Uganda has been listed as the 13th most vulnerable country to climate change. Major economic sectors such as agriculture, fisheries, tourism and even business have been listed as some of the most vulnerable under Uganda’s Updated Nationally Determined Contributions (NDCs) on climate change of 2022. Anyone that is campaigning against climate-wrecking projects such as the Tilenga, Kingfisher and EACOP is a friend of Uganda, and not a poverty conservationist.
The idea that the oil and gas sector is also going to enrich Ugandans is a fallacy. A look at oil-producing countries such as Nigeria and Angola will disabuse anyone of this notion.
It has also become fashionable for pro-EACOP groups to call non-Ugandans who campaign against the EACOP and Tilenga project racist neo-colonialists. In his article, Mr.
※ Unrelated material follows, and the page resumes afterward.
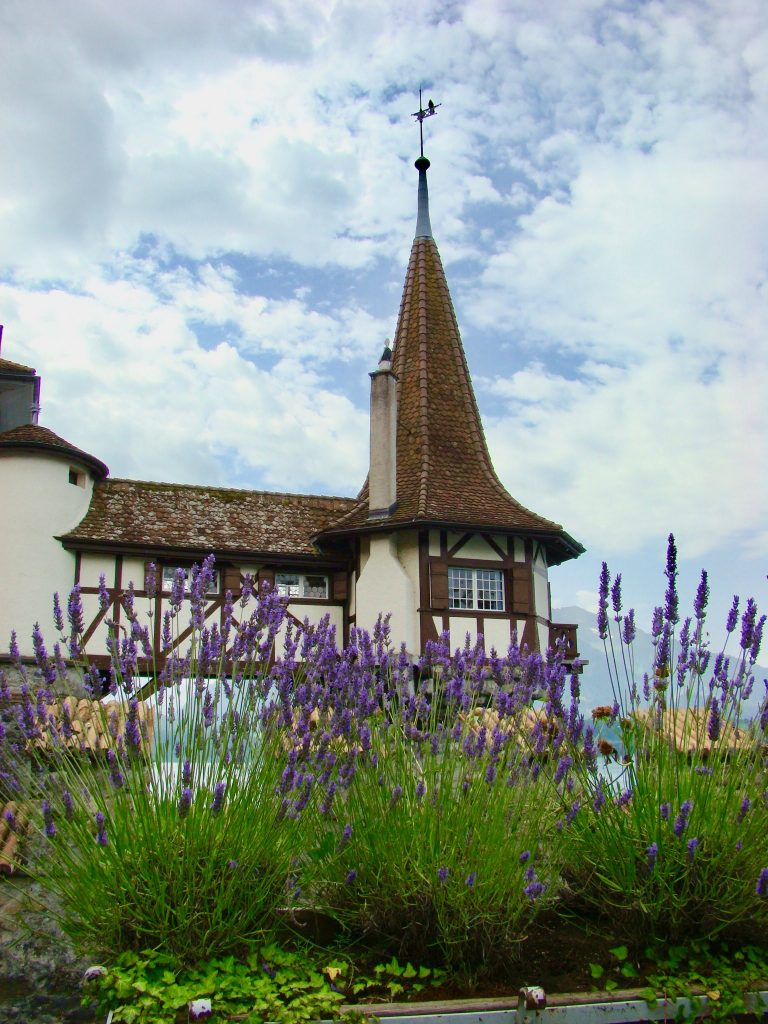 Lavender in the garden of Castle Oberhofen lake Thun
Karuhanga observed that the court “has rejected an invitation to exercise colonial authority over sovereign states.” This is totally false as the court did not examine the merits of Total’s projects, and more importantly the case is against Total, a French company, not against the Ugandan state. The Duty of Vigilance law solely imposes obligations on France-based companies, not on sovereign states.
But, after muzzling civic space at home, some people in the pro-EACOP camp want to silence non-Ugandan critics through guilt-tripping, name-calling and others. This is unacceptable.
We would like to reiterate the following:
1. Our court case was only dismissed on procedural grounds; the judges did not rule on the facts. The ruling therefore isn’t a win for Total and in no way did the court say that Total is complying with the law and that their social and environmental prevention measures are adequate or sufficient.
2. The dismissal of our case is questionable as our claims have not changed since the beginning. We simply added new evidence to substantiate them.
3. While human rights violations keep going on, and the first oil drilling is imminent, the dismissal also adds new delays but the matter is not closed. We are reflecting on next steps.